[tied] Fun?! (correction [Re: Weeping])

From: m_iacomi
Message: 29769
Date: 2004-01-18

--- In cybalist@yahoogroups.com, "alex" wrote:

>> I fail to see what's so funny about that. It's exactly what
>> analogy is about: two originally different paradigms are reduced
>> to the one of them which looks more "regular" in the language.
>> In Romanian the alternance /d/ - /z(i)/ is well in place, there
>> is nothing to wonder about.
>
> Exactly what you mentioned before.

So objective existence of analogies (not only in Romanian, BTW)
is funny?

> There is the form "iez'" versus "ied".

So?!

> Let us be serious.

I am serious. You think you're making fun. Failure.

> Since in Latin exist "haedus" there was no need to
> think at eventually a substratual word.
> If there should have bean any "*bradus" in Latin there should
> have been too, no need to think at a substratual word.

But there wasn't, so the discussion has little sense.

> The very fact is this:
> substratual words are considered for sure these ancient words
> which does not resamble Latin, Greek or Slavic and which have
> their counter parts in Albanian.

No. Substratum words are those for which one can attribute a
decent probability to be derived from it. That is much more complex
than your reductionist definition. There are some criteria, and
it is not enough to list them in order to be used, one has also
to learn how to consistently articulate them. This is the point
of major rub.

> One has to ask himself, if Dacian/Thracian/Ilirian have been IE
> languages, how should have developed these languages the IE roots,
> in a such manner that these words should be different from Slavic,
> Latin, Greek but they should have been in the same time, special
> forms for not being confounded with the words of these 3
> languages. We don't know.

Of course one cannot know exactly how words in ancient Balkan
languages were like since having some PIE roots does not imply
all these roots should been preserved, and if preserved, how the
formants would have affected them in order to create actual words.
But on the basis of the few we know about these languages, and
by comparaison with other languages, we have a pretty clear picture
of how different should these words be. One can safely assume that
a perfect match between form of a word in some ancient Balkan
language and different IE languages as Latin, Greek or Slavic
would have been rather exceptional, and morphologies sensibly
different to ensure further misfits.

> It remains just an obscurity: the Albano-Romanian connection,
> the common words of these two languages are hardly to connect
> with the IE roots. And that is strange conclusion.

This is not a conclusion. This is a (doubtful) statement of
yours.

> What should one expect from a such conclusion?

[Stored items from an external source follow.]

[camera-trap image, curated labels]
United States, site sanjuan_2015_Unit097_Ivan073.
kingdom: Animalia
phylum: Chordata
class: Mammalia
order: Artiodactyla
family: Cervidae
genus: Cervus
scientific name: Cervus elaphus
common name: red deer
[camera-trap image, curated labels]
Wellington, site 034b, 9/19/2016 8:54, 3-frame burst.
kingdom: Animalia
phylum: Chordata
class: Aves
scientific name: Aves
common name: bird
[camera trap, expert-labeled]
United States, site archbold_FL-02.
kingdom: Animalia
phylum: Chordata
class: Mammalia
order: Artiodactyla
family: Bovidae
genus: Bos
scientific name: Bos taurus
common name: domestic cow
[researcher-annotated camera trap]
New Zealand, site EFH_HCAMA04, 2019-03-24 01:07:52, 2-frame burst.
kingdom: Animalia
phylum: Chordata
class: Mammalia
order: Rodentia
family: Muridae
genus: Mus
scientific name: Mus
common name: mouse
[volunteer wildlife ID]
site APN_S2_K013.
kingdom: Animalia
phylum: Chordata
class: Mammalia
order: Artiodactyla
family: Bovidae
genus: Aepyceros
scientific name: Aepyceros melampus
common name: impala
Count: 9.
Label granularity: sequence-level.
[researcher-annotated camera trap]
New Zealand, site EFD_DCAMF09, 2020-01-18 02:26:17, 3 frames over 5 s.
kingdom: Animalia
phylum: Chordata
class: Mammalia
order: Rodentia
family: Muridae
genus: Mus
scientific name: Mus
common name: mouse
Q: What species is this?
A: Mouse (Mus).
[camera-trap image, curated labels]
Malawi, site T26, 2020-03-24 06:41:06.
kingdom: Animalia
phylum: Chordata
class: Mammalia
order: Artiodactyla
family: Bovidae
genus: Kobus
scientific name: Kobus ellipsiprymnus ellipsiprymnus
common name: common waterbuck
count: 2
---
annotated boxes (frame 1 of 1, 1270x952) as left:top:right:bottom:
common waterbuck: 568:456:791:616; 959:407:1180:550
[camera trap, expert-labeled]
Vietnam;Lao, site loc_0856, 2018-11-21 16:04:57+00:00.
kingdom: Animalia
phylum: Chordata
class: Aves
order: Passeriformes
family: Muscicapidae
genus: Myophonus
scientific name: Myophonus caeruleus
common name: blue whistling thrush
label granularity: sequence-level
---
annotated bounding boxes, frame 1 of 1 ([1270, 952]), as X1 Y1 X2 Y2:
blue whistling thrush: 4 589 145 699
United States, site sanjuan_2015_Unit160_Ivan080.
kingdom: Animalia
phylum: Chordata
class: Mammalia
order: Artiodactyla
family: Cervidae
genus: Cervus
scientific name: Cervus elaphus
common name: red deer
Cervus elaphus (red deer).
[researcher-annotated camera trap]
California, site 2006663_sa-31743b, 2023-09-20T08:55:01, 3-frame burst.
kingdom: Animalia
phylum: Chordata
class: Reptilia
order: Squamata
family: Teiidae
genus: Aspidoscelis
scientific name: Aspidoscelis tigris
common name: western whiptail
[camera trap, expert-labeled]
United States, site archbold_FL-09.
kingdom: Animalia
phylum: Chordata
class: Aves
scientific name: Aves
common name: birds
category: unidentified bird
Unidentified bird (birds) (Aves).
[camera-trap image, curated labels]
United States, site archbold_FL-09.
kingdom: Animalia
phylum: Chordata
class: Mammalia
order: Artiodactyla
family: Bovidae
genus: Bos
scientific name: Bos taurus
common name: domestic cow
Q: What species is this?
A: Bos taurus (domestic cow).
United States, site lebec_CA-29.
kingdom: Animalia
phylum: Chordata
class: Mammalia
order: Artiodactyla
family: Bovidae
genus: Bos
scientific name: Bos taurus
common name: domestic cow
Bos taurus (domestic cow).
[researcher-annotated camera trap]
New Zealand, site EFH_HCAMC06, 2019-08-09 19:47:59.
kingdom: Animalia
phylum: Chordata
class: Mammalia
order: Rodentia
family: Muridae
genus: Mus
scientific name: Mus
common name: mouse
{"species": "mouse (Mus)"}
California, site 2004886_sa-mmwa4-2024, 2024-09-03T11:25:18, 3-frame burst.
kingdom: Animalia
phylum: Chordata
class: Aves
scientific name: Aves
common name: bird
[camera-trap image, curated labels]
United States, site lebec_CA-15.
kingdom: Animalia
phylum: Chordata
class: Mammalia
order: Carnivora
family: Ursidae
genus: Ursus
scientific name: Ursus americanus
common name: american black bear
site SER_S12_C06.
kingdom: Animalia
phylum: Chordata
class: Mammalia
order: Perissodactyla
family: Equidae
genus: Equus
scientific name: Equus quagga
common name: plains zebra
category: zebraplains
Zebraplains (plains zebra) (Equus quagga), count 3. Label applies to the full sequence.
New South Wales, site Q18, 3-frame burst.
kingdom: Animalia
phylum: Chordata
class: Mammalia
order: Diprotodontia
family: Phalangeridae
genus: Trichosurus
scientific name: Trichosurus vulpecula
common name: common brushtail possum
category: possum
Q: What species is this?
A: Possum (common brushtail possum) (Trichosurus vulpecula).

Replacing "conclusion" with "statement" and accepting it for the
moment as work hypothesis, one can try several explanations, one
of them being:

> -the common words are not of IE origin ?

(actually "some of", not all of them). That is likely enough up
to some point, since we know that Balkans were pretty inhabited
before IE invasion and there are non-IE words in practically all
European languages (that would make them "sub-substratum"). Any
analysis would be affected by uncertainty, but one can expect
statistically that a few of these common words have a pre-IE
origin.
The most likely hypothesis for the words having difficulties to
be linked with PIE roots is not that...

> -the properly developments of the IE roots of Dacian/Thracian/
> Illyrian are "lost" in the known forms of Latin, Slavic, Greek?

... which is the least likely one, but that the transformations
occured in substratal languages were important, either phonetically
or semantically (usual result of language evolution): the simple
fact we practically ignore morphology of these ancient languages
does not allow us to be such at ease with tracing back to PIE.

> By myself I cannot find a satisfying answer here.

Piotr explained you some days ago why is that.